REQUIRED TASK:
Report every line in the rows below that contains the word "shrub", copying each one in full.

— START MATERIAL PROVIDED —

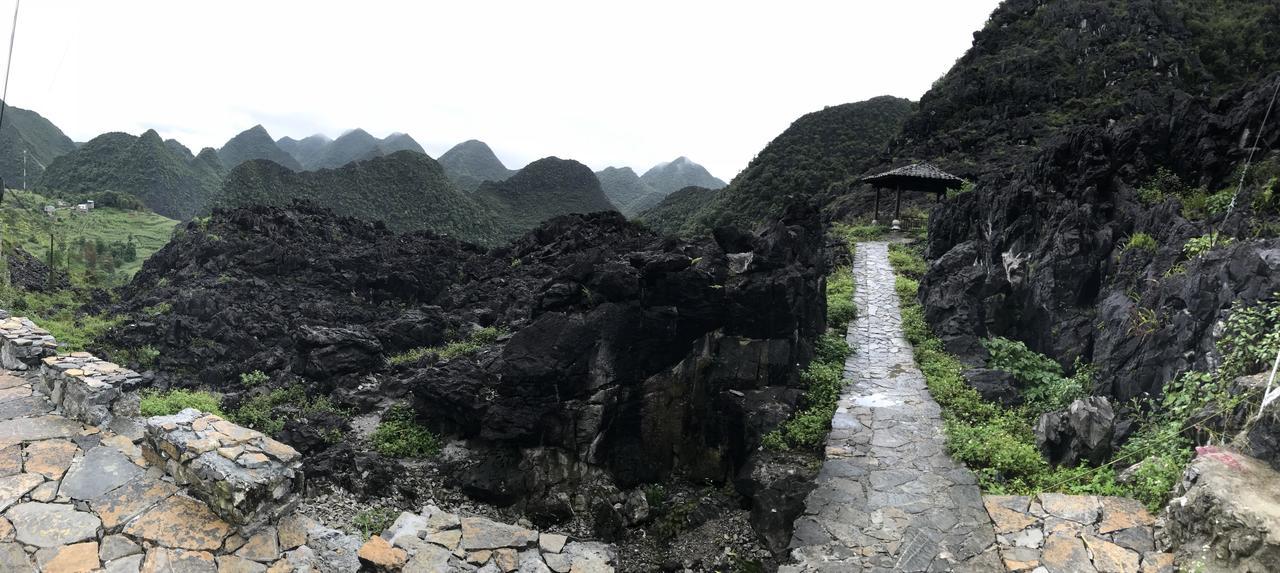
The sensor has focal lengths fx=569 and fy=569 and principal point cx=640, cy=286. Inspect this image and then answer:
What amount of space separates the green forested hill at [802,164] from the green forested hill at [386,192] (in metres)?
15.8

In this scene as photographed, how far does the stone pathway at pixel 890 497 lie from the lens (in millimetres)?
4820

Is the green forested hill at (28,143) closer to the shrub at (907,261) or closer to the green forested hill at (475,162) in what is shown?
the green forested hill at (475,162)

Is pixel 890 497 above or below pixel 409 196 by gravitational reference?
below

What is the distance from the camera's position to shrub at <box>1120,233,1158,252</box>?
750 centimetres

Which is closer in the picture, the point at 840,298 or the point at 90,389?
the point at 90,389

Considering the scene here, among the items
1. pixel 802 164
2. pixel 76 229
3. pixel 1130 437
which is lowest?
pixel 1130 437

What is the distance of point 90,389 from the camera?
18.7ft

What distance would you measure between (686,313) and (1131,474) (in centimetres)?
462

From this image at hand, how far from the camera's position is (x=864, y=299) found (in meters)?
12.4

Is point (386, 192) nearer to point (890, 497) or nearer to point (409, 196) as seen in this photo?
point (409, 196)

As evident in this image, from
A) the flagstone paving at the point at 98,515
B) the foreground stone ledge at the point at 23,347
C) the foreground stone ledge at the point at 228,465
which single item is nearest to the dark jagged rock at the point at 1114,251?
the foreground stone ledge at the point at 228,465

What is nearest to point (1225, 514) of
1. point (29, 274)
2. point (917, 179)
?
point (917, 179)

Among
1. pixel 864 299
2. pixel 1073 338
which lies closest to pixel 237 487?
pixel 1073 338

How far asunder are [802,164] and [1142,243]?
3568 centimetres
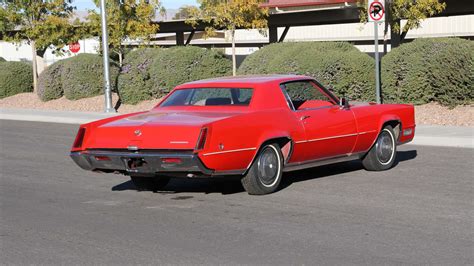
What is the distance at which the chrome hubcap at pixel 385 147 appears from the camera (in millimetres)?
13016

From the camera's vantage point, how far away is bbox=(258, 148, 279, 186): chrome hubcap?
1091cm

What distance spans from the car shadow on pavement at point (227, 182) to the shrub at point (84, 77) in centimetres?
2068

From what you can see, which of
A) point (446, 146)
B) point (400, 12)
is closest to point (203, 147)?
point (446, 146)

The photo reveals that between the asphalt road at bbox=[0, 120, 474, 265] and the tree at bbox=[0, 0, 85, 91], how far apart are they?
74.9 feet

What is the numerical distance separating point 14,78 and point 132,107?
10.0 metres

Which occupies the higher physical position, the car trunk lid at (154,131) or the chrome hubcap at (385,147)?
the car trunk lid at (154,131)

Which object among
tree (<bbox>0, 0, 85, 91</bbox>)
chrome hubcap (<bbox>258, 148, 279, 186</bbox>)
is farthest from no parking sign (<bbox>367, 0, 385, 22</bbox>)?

— END MATERIAL PROVIDED —
— START MATERIAL PROVIDED —

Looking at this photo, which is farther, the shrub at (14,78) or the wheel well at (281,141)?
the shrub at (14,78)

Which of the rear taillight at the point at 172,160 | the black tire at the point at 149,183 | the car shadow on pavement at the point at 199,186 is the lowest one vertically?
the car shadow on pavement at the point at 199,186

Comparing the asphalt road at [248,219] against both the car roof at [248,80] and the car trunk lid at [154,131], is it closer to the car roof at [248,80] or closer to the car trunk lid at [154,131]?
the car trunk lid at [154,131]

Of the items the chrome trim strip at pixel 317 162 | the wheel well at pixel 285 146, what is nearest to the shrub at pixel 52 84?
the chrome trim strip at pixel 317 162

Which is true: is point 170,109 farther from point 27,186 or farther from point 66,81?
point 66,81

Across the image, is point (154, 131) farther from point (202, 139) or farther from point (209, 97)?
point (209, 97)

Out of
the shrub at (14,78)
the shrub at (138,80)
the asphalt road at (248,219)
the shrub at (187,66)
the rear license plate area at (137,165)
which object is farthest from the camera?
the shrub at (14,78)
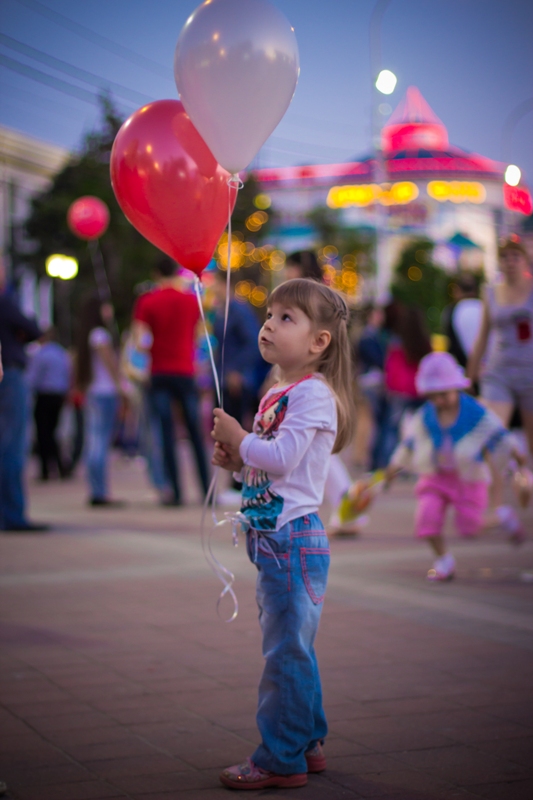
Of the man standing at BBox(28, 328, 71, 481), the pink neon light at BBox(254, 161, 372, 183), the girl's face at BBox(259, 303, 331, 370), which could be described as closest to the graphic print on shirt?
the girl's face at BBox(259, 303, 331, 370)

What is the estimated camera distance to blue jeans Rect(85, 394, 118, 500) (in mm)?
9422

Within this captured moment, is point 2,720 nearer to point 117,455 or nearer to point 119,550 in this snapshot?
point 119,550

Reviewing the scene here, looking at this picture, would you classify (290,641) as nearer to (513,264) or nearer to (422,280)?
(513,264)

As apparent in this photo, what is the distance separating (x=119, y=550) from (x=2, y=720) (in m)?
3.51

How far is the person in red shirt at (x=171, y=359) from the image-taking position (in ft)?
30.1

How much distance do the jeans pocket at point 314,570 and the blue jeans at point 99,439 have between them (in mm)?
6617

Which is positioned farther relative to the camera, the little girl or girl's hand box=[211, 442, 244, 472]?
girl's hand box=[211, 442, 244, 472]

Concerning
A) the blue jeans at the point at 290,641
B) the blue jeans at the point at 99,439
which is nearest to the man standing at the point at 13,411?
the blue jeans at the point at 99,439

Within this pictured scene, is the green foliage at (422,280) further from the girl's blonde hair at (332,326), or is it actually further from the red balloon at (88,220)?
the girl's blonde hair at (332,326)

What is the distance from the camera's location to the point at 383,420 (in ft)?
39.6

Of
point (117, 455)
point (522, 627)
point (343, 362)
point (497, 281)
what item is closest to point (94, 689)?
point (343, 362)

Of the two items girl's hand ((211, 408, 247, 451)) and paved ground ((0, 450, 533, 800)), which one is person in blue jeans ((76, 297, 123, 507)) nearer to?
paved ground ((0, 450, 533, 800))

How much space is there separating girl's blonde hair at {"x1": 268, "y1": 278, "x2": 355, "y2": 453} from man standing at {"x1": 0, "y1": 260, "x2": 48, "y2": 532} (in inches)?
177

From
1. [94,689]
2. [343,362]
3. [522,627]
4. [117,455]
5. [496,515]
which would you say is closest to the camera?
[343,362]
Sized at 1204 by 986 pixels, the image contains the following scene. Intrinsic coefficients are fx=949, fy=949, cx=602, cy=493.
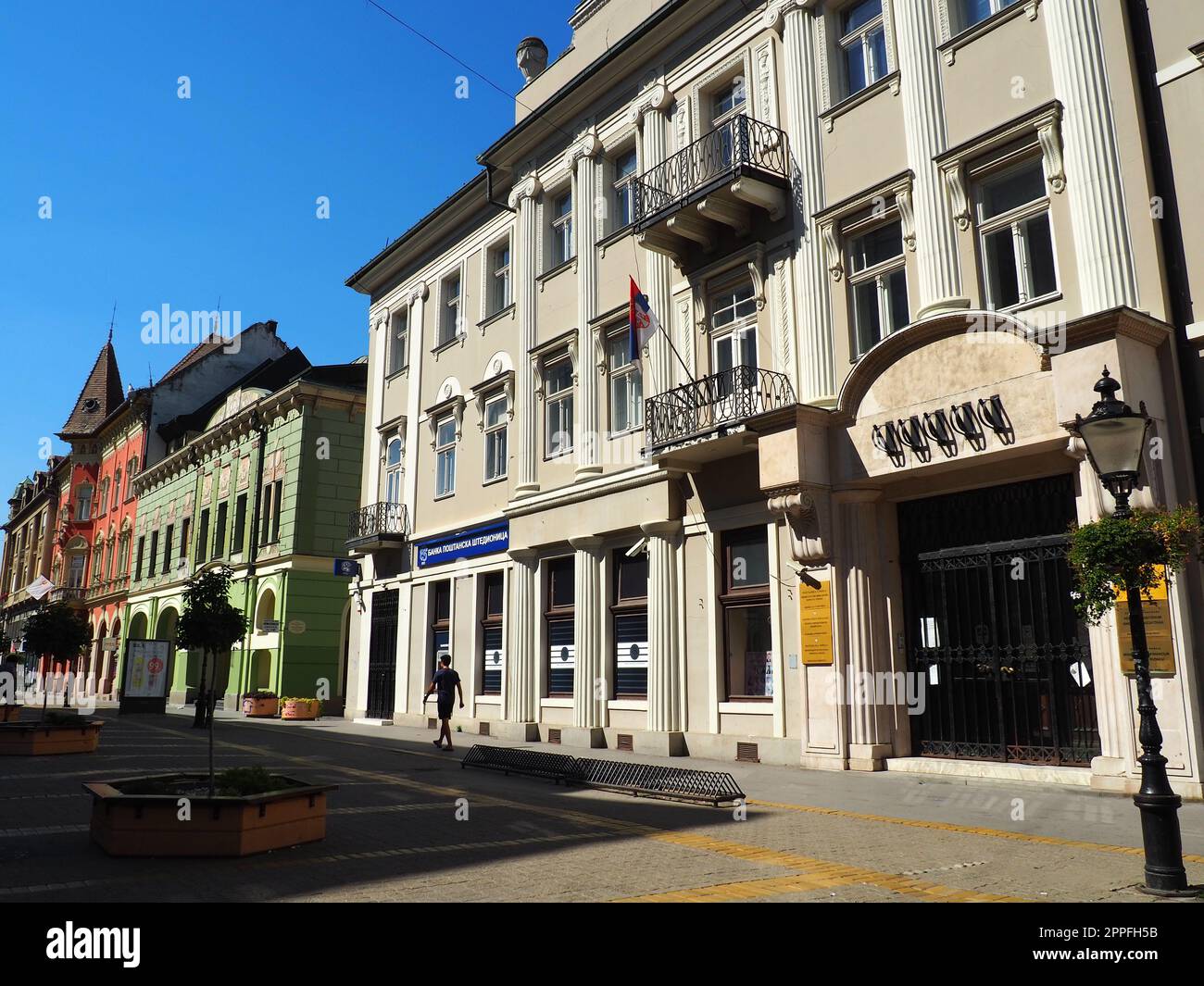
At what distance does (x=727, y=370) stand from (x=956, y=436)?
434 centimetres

— END MATERIAL PROVIDED —
— START MATERIAL PROVIDED —

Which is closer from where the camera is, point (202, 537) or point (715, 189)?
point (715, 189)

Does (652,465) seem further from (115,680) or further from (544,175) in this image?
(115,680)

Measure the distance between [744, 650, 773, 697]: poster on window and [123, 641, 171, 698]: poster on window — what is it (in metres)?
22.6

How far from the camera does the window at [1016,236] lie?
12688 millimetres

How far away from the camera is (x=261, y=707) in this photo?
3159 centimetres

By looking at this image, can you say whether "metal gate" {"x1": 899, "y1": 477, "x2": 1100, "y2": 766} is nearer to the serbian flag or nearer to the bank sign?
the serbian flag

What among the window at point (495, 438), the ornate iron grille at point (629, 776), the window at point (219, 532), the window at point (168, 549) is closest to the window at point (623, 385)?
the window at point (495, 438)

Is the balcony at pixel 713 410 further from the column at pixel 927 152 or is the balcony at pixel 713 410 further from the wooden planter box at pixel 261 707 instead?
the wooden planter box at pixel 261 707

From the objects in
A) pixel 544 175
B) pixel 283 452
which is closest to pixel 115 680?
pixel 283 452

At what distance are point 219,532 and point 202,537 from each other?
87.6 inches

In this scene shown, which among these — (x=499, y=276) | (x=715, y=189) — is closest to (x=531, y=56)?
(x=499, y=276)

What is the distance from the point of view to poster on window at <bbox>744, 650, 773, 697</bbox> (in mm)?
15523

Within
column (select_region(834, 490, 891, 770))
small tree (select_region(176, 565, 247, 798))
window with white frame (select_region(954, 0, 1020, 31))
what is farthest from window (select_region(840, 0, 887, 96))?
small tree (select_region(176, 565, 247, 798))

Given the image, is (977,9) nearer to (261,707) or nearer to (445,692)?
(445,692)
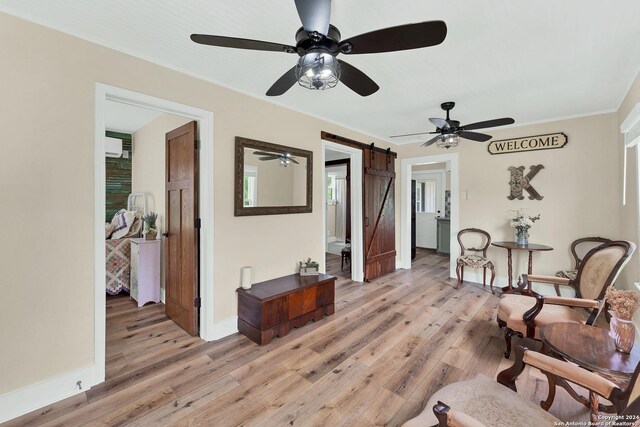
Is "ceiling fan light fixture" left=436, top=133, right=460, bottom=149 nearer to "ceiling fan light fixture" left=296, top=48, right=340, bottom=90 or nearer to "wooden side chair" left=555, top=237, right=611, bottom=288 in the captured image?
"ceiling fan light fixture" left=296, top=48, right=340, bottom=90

— END MATERIAL PROVIDED —

ANSWER TO THIS TASK:
Is the green forested hill at (28,143) closer to the shrub at (907,261) or closer to the green forested hill at (475,162) in what is shown?
What is the distance from the camera's position to shrub at <box>1120,233,1158,252</box>?
What distance spans from the car shadow on pavement at point (227, 182) to the shrub at point (84, 77) in centimetres?
Looking at this photo, which is farther, the shrub at (14,78) or the wheel well at (281,141)?
the shrub at (14,78)
Of the items the chrome trim strip at pixel 317 162 | the wheel well at pixel 285 146, what is nearest to the shrub at pixel 52 84?
the shrub at (14,78)
the shrub at (138,80)
the shrub at (187,66)
the shrub at (14,78)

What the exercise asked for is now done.